* **Task goal**: Repeat every item below word for word, but leave out the pictures.

Visual spatial reasoning items:

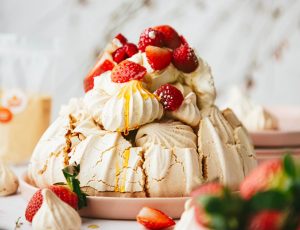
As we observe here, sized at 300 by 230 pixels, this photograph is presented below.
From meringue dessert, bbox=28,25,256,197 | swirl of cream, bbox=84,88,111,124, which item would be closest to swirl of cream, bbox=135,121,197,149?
meringue dessert, bbox=28,25,256,197

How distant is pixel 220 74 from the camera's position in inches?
171

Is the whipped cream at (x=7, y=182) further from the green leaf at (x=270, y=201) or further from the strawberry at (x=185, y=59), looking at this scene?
the green leaf at (x=270, y=201)

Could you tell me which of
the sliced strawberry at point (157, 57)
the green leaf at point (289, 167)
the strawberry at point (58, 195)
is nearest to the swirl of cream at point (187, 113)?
the sliced strawberry at point (157, 57)

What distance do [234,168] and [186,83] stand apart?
0.26m

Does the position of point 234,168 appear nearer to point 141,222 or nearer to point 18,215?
point 141,222

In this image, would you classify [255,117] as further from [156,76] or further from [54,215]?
[54,215]

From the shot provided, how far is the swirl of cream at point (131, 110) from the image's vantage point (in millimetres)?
1604

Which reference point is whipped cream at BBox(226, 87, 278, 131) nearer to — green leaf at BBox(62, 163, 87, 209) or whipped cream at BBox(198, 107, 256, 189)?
whipped cream at BBox(198, 107, 256, 189)

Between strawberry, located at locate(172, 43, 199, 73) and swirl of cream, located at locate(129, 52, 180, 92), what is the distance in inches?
0.9

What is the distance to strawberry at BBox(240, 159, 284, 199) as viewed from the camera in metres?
1.02

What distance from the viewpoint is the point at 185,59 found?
5.59 ft

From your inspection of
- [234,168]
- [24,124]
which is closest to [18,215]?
[234,168]

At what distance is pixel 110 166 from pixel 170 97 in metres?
0.22

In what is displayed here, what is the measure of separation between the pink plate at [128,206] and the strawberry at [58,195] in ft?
0.16
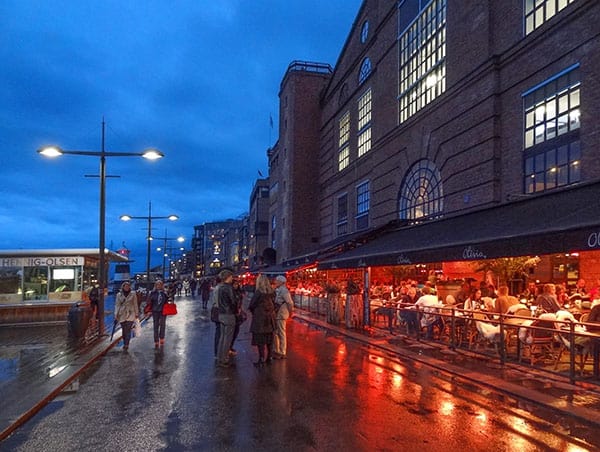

* **Written answer**:
As we observe here, sized at 300 by 230 pixels, this photograph is presented below.
From meringue dessert, bbox=28,25,256,197 | swirl of cream, bbox=84,88,111,124, which item would be closest to swirl of cream, bbox=135,121,197,149?
meringue dessert, bbox=28,25,256,197

How distant is pixel 220 74 from the camera's position in inches?
171

Is the whipped cream at (x=7, y=182) further from the green leaf at (x=270, y=201) or further from the strawberry at (x=185, y=59), looking at this scene?
the green leaf at (x=270, y=201)

Could you tell me which of
the sliced strawberry at point (157, 57)
the green leaf at point (289, 167)
the strawberry at point (58, 195)
is nearest to the swirl of cream at point (187, 113)?
the sliced strawberry at point (157, 57)

What distance do [234,168] and [186,83] stand apart?
0.26m

Does the position of point 234,168 appear nearer to point 141,222 or nearer to point 18,215?
point 141,222

In this image, would you classify [255,117] as further from [156,76] or further from [54,215]?
[54,215]

From the shot provided, how far is the swirl of cream at point (131, 110) from the image's vantage point (in millimetres)?
1604

Which reference point is whipped cream at BBox(226, 87, 278, 131) nearer to — green leaf at BBox(62, 163, 87, 209) or whipped cream at BBox(198, 107, 256, 189)?
whipped cream at BBox(198, 107, 256, 189)

Between strawberry, located at locate(172, 43, 199, 73) and swirl of cream, located at locate(129, 52, 180, 92), what is the distance in inches?
0.9

What is the distance to strawberry at BBox(240, 159, 284, 199) as viewed from the camera in metres?
1.02

What distance from the viewpoint is the point at 185,59 found?
5.59 ft

From your inspection of
- [234,168]
- [24,124]
which is closest to [18,215]?
[234,168]

At what distance is pixel 110 166 from pixel 170 97 in metres?
0.22

In what is displayed here, what is the measure of separation between the pink plate at [128,206] and the strawberry at [58,195] in ft?
0.16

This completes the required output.